But looks like most of my observations are not worth much, because the IFP was not set correctly. I had same problem as described here:

http://forums.mtbr.com/shocks-suspe...e-2013-monarch-rt3-how-do-you-set-948980.html

Every time I removed the adapter I lost some air. I was running low random IFP pressures. Drilled the adapter so that it disconnects without loss of pressure. I will try it tomorrow.


----------



## Hsal (May 23, 2015)

arnea said:


> I tried two stacks:
> 
> piston
> 22x.15x3
> ...


I was just wandering if your impression of the lighter CP stack could have been affected by the fact that both of your main stacks where softer then the stock med tune HSC stack. Just think it would be a good test to try the lighter CP stack with your present main stack or maybe even something a little stiffer. Right now my main stack is just a hair lighter then your present stack. I'm running it with a way lighter CP stack, which is probable to light for you. I'm in the process of upping the stiffness of my main stack, but leaving my CP stack alone. 
Last night I was playing around with IFP pressure, I have been running mine at 205 psi. I upped it to 250 just to feel the difference. I made no other changes and noticed that with the higher IFP pressure the shock felt harsher and rebound felt faster. I slowly worked my way back down to 205 psi. I'm not saying that pressure would be right for you, just passing on the observation.


----------



## Hsal (May 23, 2015)

Right now I have 2 main stack changes I'm considering. One would be a stiff straight stack.
Piston 
8ea 22x.15
1ea 22x.2

The second would be a light threshold stiff pre-loaded stack.
Piston 
5ea 22 x.15
1ea 22 x.2
1ea 19c x.2
1ea 22r x.4
1ea 22 x.15

Both stacks are about the same in overall stiffness, just the second has a small threshold.


----------



## Hsal (May 23, 2015)

ktm520 said:


> Quick update on this tune:
> 
> I've been bouncing back and forth between this comp stack and one with that is a single .1 shim softer. The former has better lsc but hsc is a little firm. The softer stack lacks a little lsc but is really good on hsc. This is were some testing with the cp stack might optimize the softer stack but I need to move over to the reb and work on it.
> 
> ...


Curious to hear about your observations on the changes you made to the reb CP. I to felt the stock reb CP pre-loaded stack was to fast. I am presently running this with good results. It has less threshold, but is ultimately stiffer than the stock med tune HSR stack.

3ea 16x.1

3ea 19x.1 
CP 
Spacers

1ea 19x.15

1ea 16cx.15
1ea 19rx.3
4ea 19x.15
Piston


----------



## Hsal (May 23, 2015)

arnea said:


> I tried two stacks:
> 
> piston
> 22x.15x3
> ...


Are you using the stock shredder valve,valve core. The stock one from rock shox has a little shorter needle then most of the replacement ones I found locally. If the needle is taller the adapter will still be holding it open after the o-ring unseats.


----------



## arnea (Feb 21, 2010)

Hsal said:


> Are you using the stock shredder valve,valve core. The stock one from rock shox has a little shorter needle then most of the replacement ones I found locally. If the needle is taller the adapter will still be holding it open after the o-ring unseats.
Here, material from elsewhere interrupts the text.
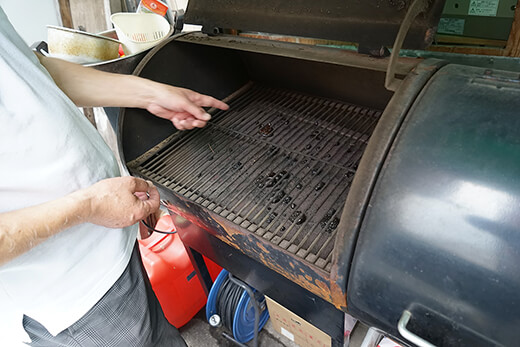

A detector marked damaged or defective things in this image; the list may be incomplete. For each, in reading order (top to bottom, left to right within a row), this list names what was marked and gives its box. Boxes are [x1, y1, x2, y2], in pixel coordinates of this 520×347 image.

charred residue on grate [130, 84, 382, 272]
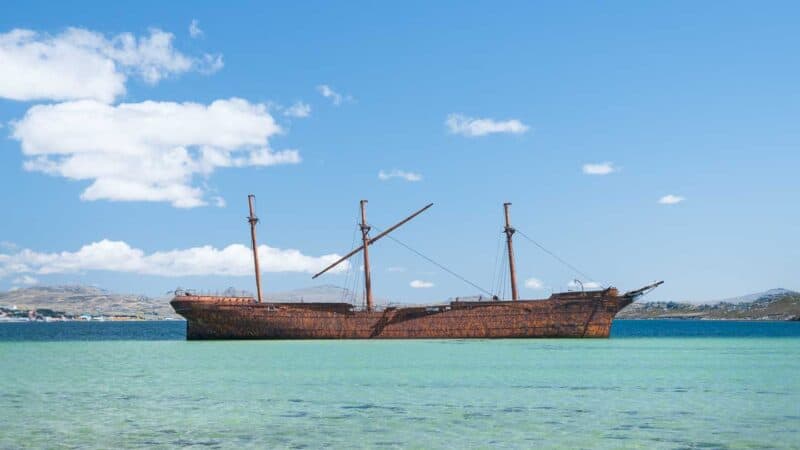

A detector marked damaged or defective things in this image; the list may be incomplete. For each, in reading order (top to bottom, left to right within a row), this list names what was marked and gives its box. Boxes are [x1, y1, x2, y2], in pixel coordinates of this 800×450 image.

rusty ship hull [172, 290, 636, 340]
It is the stock schrader valve, but the needle was too long for the stock adapter. I tried the 300 psi IFP pressure and the shock felt harsher. I will try lower pressures next and then decide what to do.


----------



## Hsal (May 23, 2015)

arnea said:


> It is the stock schrader valve, but the needle was too long for the stock adapter. I tried the 300 psi IFP pressure and the shock felt harsher. I will try lower pressures next and then decide what to do.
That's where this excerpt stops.